▸ **TO DO**:
A) Name every NFL team mentioned in the Jack Cichy article.
B) Write what follows in the Jack Cichy article, continuing after its final sentence.

▸ **TEXT FOR ANALYSIS**:
====================

Personal information
- Born: May 5, 1996 (age 30) Milwaukee, Wisconsin, U.S.
- Listed height: 6 ft 2 in (1.88 m)
- Listed weight: 234 lb (106 kg)

Career information
- High school: Hill-Murray School
- College: Wisconsin
- NFL draft: 2018: 6th round, 202nd overall pick

Career history

Playing
- Tampa Bay Buccaneers (2018–2020); New England Patriots (2020)*; Tampa Bay Buccaneers (2020);
- * Offseason and/or practice squad member only

Coaching
- Wisconsin (2022);

Awards and highlights
- Super Bowl champion (LV); Holiday Bowl defensive MVP (2015);

Career NFL statistics
- Total tackles: 6
- Stats at Pro Football Reference

= Jack Cichy =

American football player (born 1996)

Jack Cichy (born May 5, 1996) is an American former professional football player who was a linebacker in the National Football League (NFL). He played college football for the Wisconsin Badgers. He was selected by the Tampa Bay Buccaneers in the sixth round of the 2018 NFL draft.

==Early life==
Cichy's father, Steve, played football for Notre Dame, and his uncle Joe Cichy is an inductee of the College Football Hall of Fame.

Playing for Wisconsin, Cichy recorded three consecutive sacks in the 2015 Holiday Bowl, a sequence that gained much notoriety. He was also named the bowl's defensive MVP.

==Professional career==
===Tampa Bay Buccaneers (first stint)===
Cichy was selected by the Tampa Bay Buccaneers in sixth round with the 202nd overall pick in the 2018 NFL draft. The Buccaneers acquired the pick used to select Cichy by trading J. J. Wilcox to the Pittsburgh Steelers. He played in six games before suffering a torn ACL in Week 7, and was subsequently placed on injured reserve list on October 22, 2018.

====================

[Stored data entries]
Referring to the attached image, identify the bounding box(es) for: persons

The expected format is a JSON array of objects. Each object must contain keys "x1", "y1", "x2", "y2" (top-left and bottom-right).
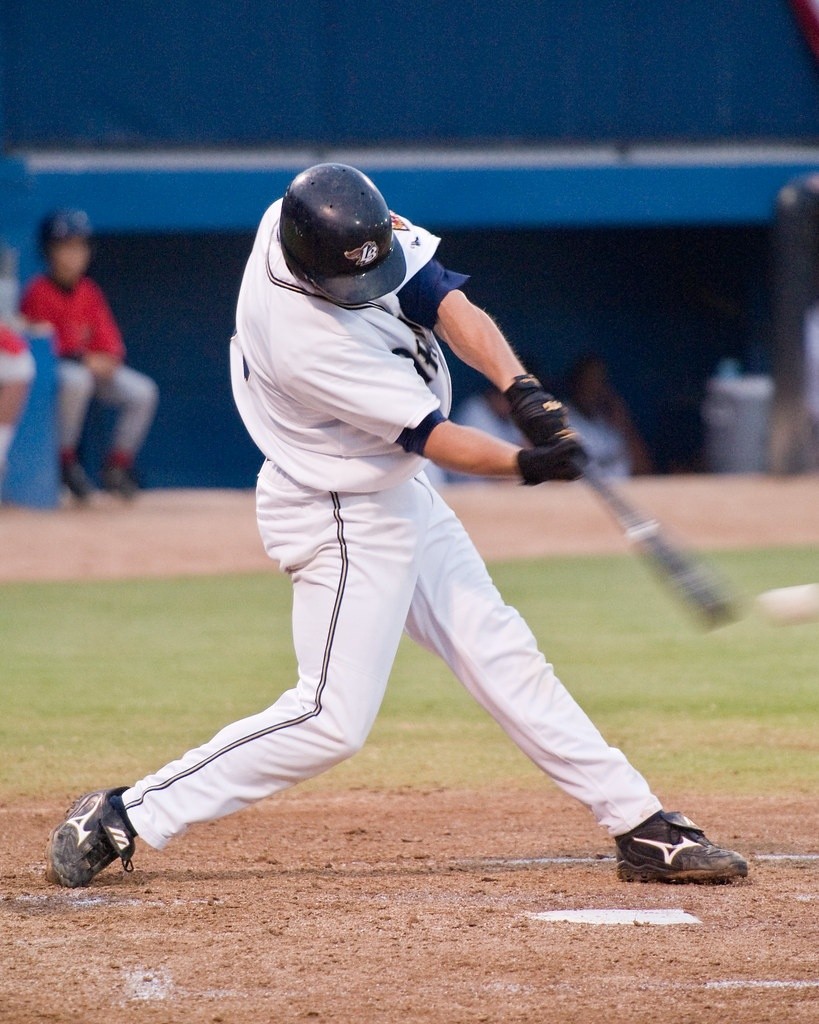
[
  {"x1": 44, "y1": 161, "x2": 749, "y2": 890},
  {"x1": 0, "y1": 240, "x2": 35, "y2": 472},
  {"x1": 445, "y1": 358, "x2": 650, "y2": 483},
  {"x1": 771, "y1": 174, "x2": 819, "y2": 472},
  {"x1": 19, "y1": 212, "x2": 159, "y2": 500}
]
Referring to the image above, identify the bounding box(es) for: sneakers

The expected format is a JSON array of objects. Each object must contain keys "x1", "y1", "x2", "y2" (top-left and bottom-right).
[
  {"x1": 44, "y1": 786, "x2": 135, "y2": 888},
  {"x1": 615, "y1": 812, "x2": 748, "y2": 884}
]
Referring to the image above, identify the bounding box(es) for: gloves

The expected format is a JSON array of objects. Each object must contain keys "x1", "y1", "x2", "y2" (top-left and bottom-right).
[
  {"x1": 502, "y1": 373, "x2": 571, "y2": 446},
  {"x1": 517, "y1": 428, "x2": 592, "y2": 485}
]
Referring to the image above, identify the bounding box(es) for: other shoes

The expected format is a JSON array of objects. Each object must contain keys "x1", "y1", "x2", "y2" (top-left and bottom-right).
[
  {"x1": 99, "y1": 465, "x2": 138, "y2": 498},
  {"x1": 63, "y1": 459, "x2": 94, "y2": 497}
]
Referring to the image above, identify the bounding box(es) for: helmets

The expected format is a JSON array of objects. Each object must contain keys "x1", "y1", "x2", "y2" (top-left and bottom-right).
[
  {"x1": 41, "y1": 208, "x2": 90, "y2": 241},
  {"x1": 280, "y1": 163, "x2": 407, "y2": 305}
]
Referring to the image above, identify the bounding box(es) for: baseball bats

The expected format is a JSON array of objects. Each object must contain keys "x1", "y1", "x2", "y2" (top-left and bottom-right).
[{"x1": 552, "y1": 436, "x2": 741, "y2": 629}]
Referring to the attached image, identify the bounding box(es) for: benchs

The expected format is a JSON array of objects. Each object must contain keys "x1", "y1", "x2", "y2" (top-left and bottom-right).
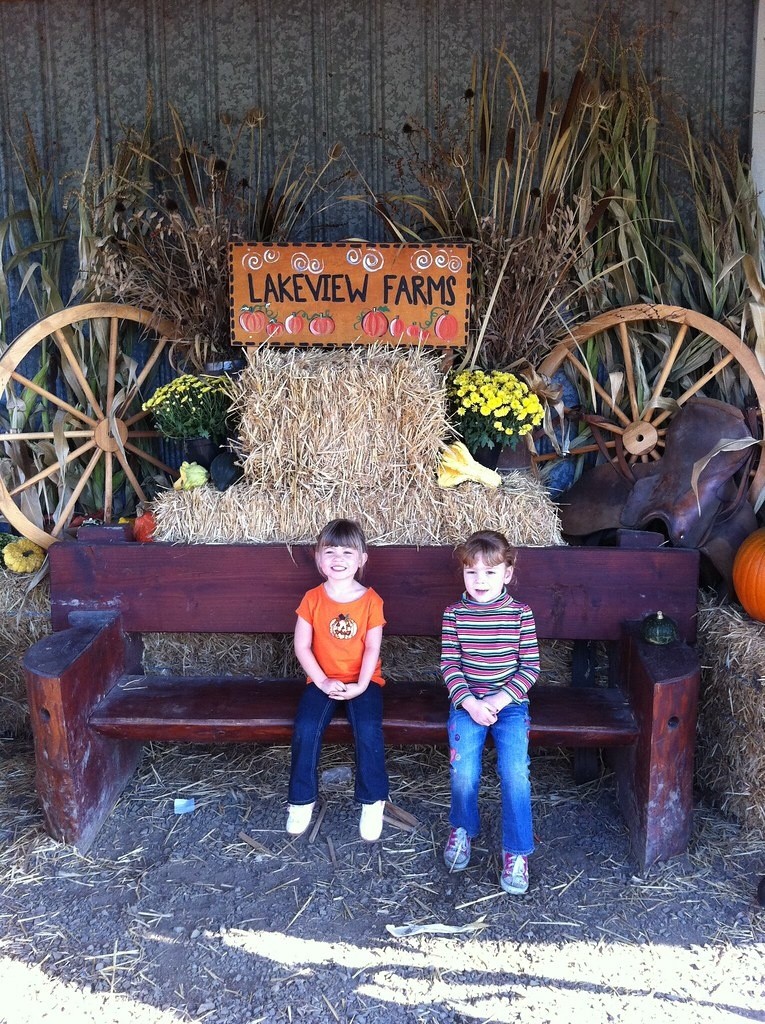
[{"x1": 23, "y1": 524, "x2": 703, "y2": 866}]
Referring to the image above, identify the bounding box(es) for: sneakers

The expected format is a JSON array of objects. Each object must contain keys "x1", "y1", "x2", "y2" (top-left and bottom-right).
[
  {"x1": 500, "y1": 849, "x2": 529, "y2": 895},
  {"x1": 443, "y1": 827, "x2": 472, "y2": 875}
]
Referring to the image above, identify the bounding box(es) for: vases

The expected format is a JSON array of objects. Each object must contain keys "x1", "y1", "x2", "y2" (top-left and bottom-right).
[{"x1": 475, "y1": 442, "x2": 502, "y2": 468}]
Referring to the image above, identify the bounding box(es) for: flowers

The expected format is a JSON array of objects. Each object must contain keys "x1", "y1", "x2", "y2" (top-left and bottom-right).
[
  {"x1": 456, "y1": 371, "x2": 544, "y2": 454},
  {"x1": 141, "y1": 373, "x2": 226, "y2": 436}
]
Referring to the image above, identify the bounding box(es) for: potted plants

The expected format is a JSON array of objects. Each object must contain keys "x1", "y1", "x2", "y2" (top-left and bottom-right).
[{"x1": 189, "y1": 437, "x2": 216, "y2": 471}]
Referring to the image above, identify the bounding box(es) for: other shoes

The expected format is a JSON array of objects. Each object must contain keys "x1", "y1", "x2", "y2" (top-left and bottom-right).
[
  {"x1": 286, "y1": 801, "x2": 315, "y2": 834},
  {"x1": 359, "y1": 800, "x2": 386, "y2": 842}
]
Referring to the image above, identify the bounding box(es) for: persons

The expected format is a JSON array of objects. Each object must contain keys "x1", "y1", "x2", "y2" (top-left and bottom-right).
[
  {"x1": 441, "y1": 529, "x2": 541, "y2": 895},
  {"x1": 286, "y1": 518, "x2": 389, "y2": 840}
]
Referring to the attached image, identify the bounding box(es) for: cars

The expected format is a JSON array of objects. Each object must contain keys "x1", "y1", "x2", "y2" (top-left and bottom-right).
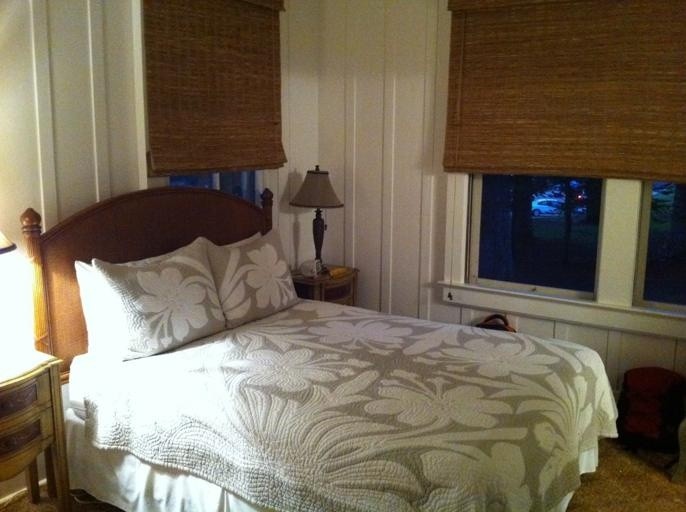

====================

▸ **ANSWERS FOR THE TASKS**:
A) Tampa Bay Buccaneers, New England Patriots, Pittsburgh Steelers

B)
In 2019, Cichy played in four games before injuring his elbow in Week 4. He missed the next four weeks and was placed on injured reserve on October 30, 2019.

On October 13, 2020, Cichy was placed on injured reserve after sustaining a hamstring injury in Week 5. He was activated on November 28. Cichy was waived by Tampa Bay on December 2.

===New England Patriots===
On December 3, 2020, Cichy was claimed off waivers by the New England Patriots. He was waived with a failed physical designation on December 9, and was re-signed to the practice squad two days later.

===Tampa Bay Buccaneers (second stint)===
On January 2, 2021, Cichy was signed by the Tampa Bay Buccaneers off the Patriots' practice squad. On January 19, Cichy was placed on injured reserve. Cichy earned a Super Bowl championship when the Buccaneers won Super Bowl LV.

After being in free agency for the entirety of the 2021 season, he announced his retirement on February 22, 2022.

== Coaching career ==
Cichy joined the University of Wisconsin staff as an offensive assistant in 2022 after volunteering during 2021.